Sprechen schwerwiegende Interessen dafür, können Streikmaßnahmen, die entgegen der Friedenspflicht durchgeführt werden, mittels einstweiliger Verfügung gerichtlich untersagt werden. Zu diesem Ergebnis kam vor Kurzem das Landesarbeitsgericht Nürnberg. Der Streik um einen Verbandstarifvertrag verletzt die tarifvertragliche Friedenspflicht, soweit die Hauptstreikforderungen in einem Firmentarifvertrag geregelt sind, an dessen Abschluss die streikführende Gewerkschaft beteiligt war.
Im der Entscheidung zugrunde liegenden Fall war Verfügungsklägerin ein Unternehmen aus dem öffentlichen Personennahverkehr und unterlag als Mitglied des Arbeitgeberverbandes dem mit der Gewerkschaft geschlossenen Verbandstarifvertrag. Daneben bestand zwischen den Verfahrensbeteiligten ein Firmentarifvertrag. Nachdem die Gewerkschaft den Verbandstarifvertrag kündigte, rief sie gegen die Klägerin zu Streikmaßnahmen auf, wobei sie auch Tarifforderungen verfolgte, die Gegenstand des ungekündigten Firmentarifvertrages waren.
Das LAG Nürnberg hat nun der Gewerkschaft zunächst Streikmaßnahmen untersagt, da der Streik auch der Durchsetzung von Hauptforderungen diene, die in dem vorrangigen (weil spezielleren) Firmentarifvertrag geregelt seien.

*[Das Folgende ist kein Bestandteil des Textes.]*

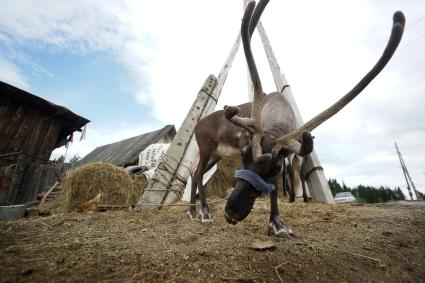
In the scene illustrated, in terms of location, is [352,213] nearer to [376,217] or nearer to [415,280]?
[376,217]

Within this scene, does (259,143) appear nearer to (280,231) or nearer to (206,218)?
(280,231)

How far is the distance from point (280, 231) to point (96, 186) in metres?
4.29

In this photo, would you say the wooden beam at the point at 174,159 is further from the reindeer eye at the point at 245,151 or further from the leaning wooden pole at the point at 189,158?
the reindeer eye at the point at 245,151

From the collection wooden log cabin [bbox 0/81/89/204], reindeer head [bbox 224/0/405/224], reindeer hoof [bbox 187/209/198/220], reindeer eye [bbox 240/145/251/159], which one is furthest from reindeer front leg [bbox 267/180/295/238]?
wooden log cabin [bbox 0/81/89/204]

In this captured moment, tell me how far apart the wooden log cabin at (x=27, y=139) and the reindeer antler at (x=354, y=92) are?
10.2 m

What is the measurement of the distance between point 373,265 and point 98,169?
5.30 meters

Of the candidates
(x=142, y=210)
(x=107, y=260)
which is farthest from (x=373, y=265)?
(x=142, y=210)

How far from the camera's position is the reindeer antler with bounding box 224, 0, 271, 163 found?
8.19ft

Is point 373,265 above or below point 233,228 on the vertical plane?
below

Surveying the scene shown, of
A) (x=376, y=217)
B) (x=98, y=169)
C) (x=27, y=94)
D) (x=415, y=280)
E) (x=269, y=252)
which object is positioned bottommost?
(x=415, y=280)

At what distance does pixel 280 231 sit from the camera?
273cm

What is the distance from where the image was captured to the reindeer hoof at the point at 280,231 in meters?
2.68

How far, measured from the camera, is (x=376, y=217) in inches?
139

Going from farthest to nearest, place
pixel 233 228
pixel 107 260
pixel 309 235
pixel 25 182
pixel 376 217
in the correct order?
pixel 25 182
pixel 376 217
pixel 233 228
pixel 309 235
pixel 107 260
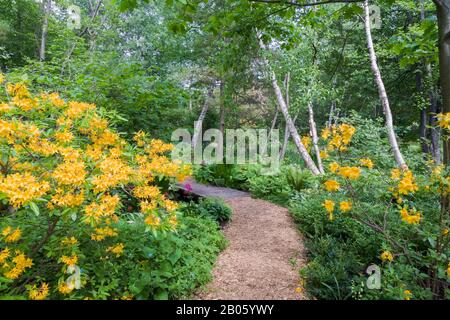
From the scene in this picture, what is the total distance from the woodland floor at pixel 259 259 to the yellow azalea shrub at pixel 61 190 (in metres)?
1.22

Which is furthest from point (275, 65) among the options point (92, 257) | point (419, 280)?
point (92, 257)

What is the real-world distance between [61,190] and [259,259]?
2.49 metres

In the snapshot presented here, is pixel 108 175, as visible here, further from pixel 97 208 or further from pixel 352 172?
pixel 352 172

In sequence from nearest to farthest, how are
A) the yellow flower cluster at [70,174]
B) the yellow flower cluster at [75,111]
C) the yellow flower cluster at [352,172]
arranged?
the yellow flower cluster at [70,174]
the yellow flower cluster at [75,111]
the yellow flower cluster at [352,172]

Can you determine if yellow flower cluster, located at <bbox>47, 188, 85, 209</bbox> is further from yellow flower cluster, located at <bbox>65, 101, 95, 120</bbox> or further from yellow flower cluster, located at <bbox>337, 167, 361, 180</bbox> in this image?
yellow flower cluster, located at <bbox>337, 167, 361, 180</bbox>

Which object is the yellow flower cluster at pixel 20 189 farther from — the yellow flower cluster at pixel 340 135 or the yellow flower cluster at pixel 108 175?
the yellow flower cluster at pixel 340 135

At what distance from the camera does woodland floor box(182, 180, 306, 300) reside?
107 inches

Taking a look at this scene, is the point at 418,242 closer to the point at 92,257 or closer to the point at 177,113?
the point at 92,257

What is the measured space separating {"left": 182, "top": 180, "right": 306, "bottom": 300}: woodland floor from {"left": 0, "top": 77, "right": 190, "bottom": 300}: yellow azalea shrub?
4.01 feet

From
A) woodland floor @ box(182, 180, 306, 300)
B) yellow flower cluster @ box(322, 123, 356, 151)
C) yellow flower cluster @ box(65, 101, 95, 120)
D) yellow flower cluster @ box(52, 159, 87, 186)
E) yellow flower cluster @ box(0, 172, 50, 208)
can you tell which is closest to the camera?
yellow flower cluster @ box(0, 172, 50, 208)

Dadurch verletze die Gewerkschaft die tarifvertragliche Friedenspflicht.
Neben dem Verfügungsanspruch bejahten die Richter auch das Vorliegen eines Verfügungsgrundes, da aufgrund der zu erwartenden Ausfälle der Verkehrsdienstleistungen ein endgültiger Rechtsverlust drohe. Somit sprachen nach einer umfassenden Interessenabwägung im vorliegenden Fall schwerwiegende Interessen für den Erlass einer einstweiligen Verfügung.